Measles, mumps and rubella (MMR) vaccine

February 2006

The BMA:

  • supports the triple MMR vaccine as the safest and most effective means of protecting children against measles, mumps and rubella;
  • rejects calls for compulsory childhood immunisation, and
  • supports the abolition of the immunisation target payments system without financially penalising GPs.
Two million children in the world die every year from vaccine-preventable diseases. Immunisation programmes have probably saved more lives than any other public health intervention apart from the provision of clean water.

Independent research has found no link between the childhood MMR vaccination and either autism or Crohn’s disease (a chronic inflammatory bowel disease). This should encourage parents to follow the advice of their family doctor and have their children immunised with the triple dose vaccine.

Measles, mumps and rubella can be serious diseases with potentially fatal consequences. Using single dose vaccines would leave children exposed to the risk of infection for longer periods.

A colossal amount of work has been done by GPs and their primary health care teams to convince parents of the value of vaccination. MMR is an extremely safe vaccine and has been used worldwide for nearly 30 years. Over 500 million doses have been used in over 90 countries.Go to reference 1 The MMR vaccine was introduced in the UK in 1988.

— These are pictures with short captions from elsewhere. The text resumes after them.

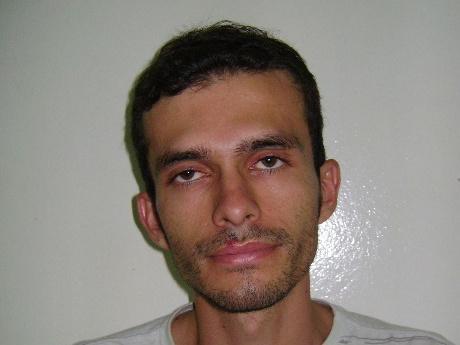 Acusado de matar policial ponta porã foi preso no ultimo sabado - Crédito: Foto : Divulgação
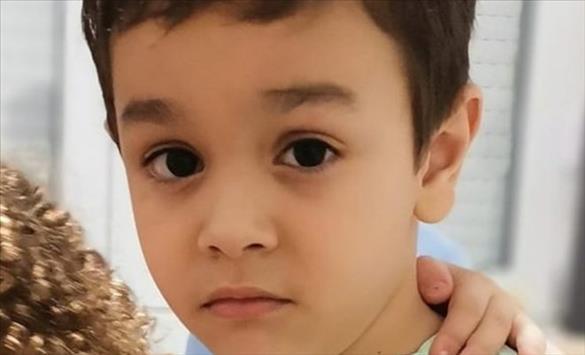 Слика од Пронајдено детенцето кое се изгуби во Кисела Вода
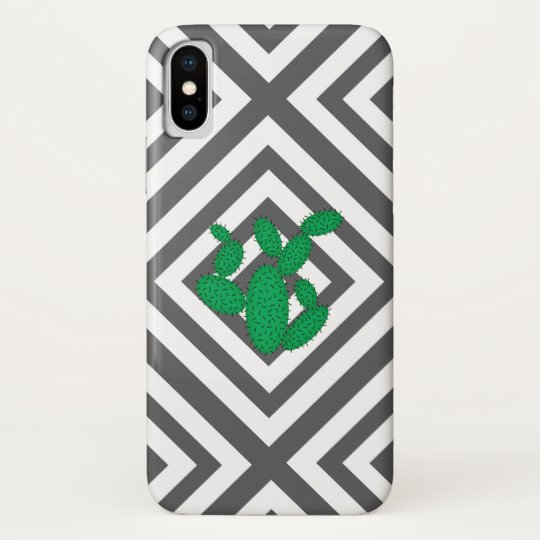 Cactus - Abstract geometric pattern - grey. Samsung Galaxy Nexus Cases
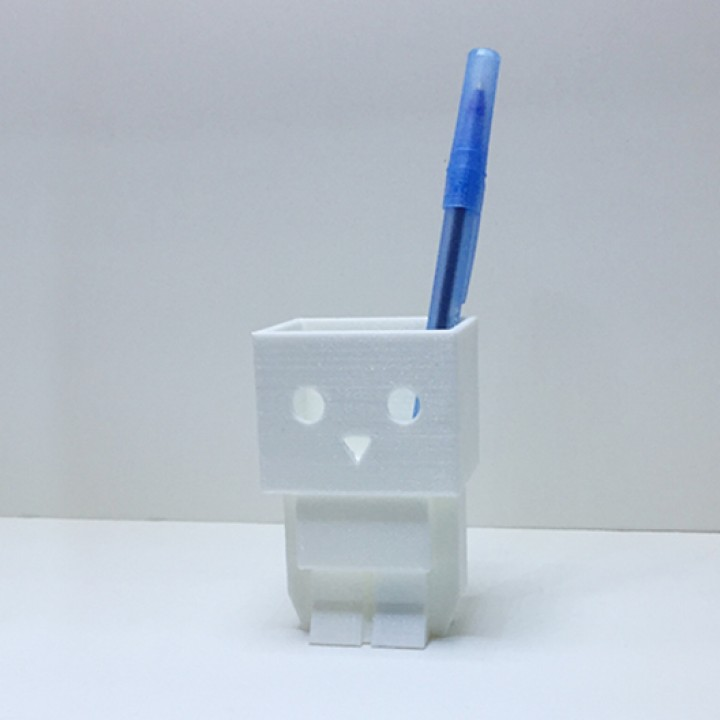 Tofubot pen stand / mini planter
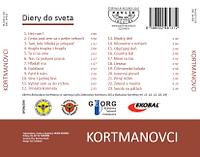 kortman2
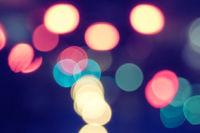 City lights blurred bokeh shot, defocused background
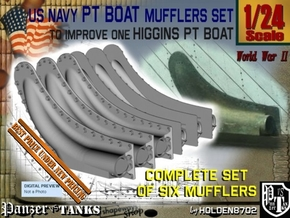 1/24 PT Higgins Muffler Set in Smooth Fine Detail Plastic
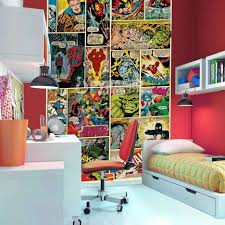 bedrooms awesome comic book bedding marvel decorating ideas boys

By protecting their own children, parents are also protecting other people’s children from the serious health risks associated with the illnesses of measles, mumps and rubella.

Vaccination levels for MMR fell following adverse publicity in 1998 after the publication of a paper suggesting an association with the MMR vaccine and autism and inflammatory bowel disease. Dr Andrew Wakefield suggested that if there was a link between MMR and these conditions, the risk might be avoided by giving three separate doses one year apart.

No independent studies, however, have been able to find any evidence of a link between the MMR vaccine and autism or bowel disease.

Latest figures on uptake
Immunisation levels for MMR had been falling every quarter since April 2002. For the cohort of children reaching their second birthday In 2004-05, 81% had been immunised against measles, mumps and rubella with the combined MMR vaccine, slightly higher than the 80% uptake in 2003-04, but well below the peak coverage of 92% achieved in 1995-96. At a local level 290 Primary Care Oraganisations reported uptake less than 90%, including 206 with uptake below 85%. Only 12 reported a uptake of over 90%. Go to reference 2

Uptake is below the 95 per cent level recommended by the World Health Organisation to prevent outbreaks of disease. Coverage required for population immunity for measles is 92 to 95 per cent.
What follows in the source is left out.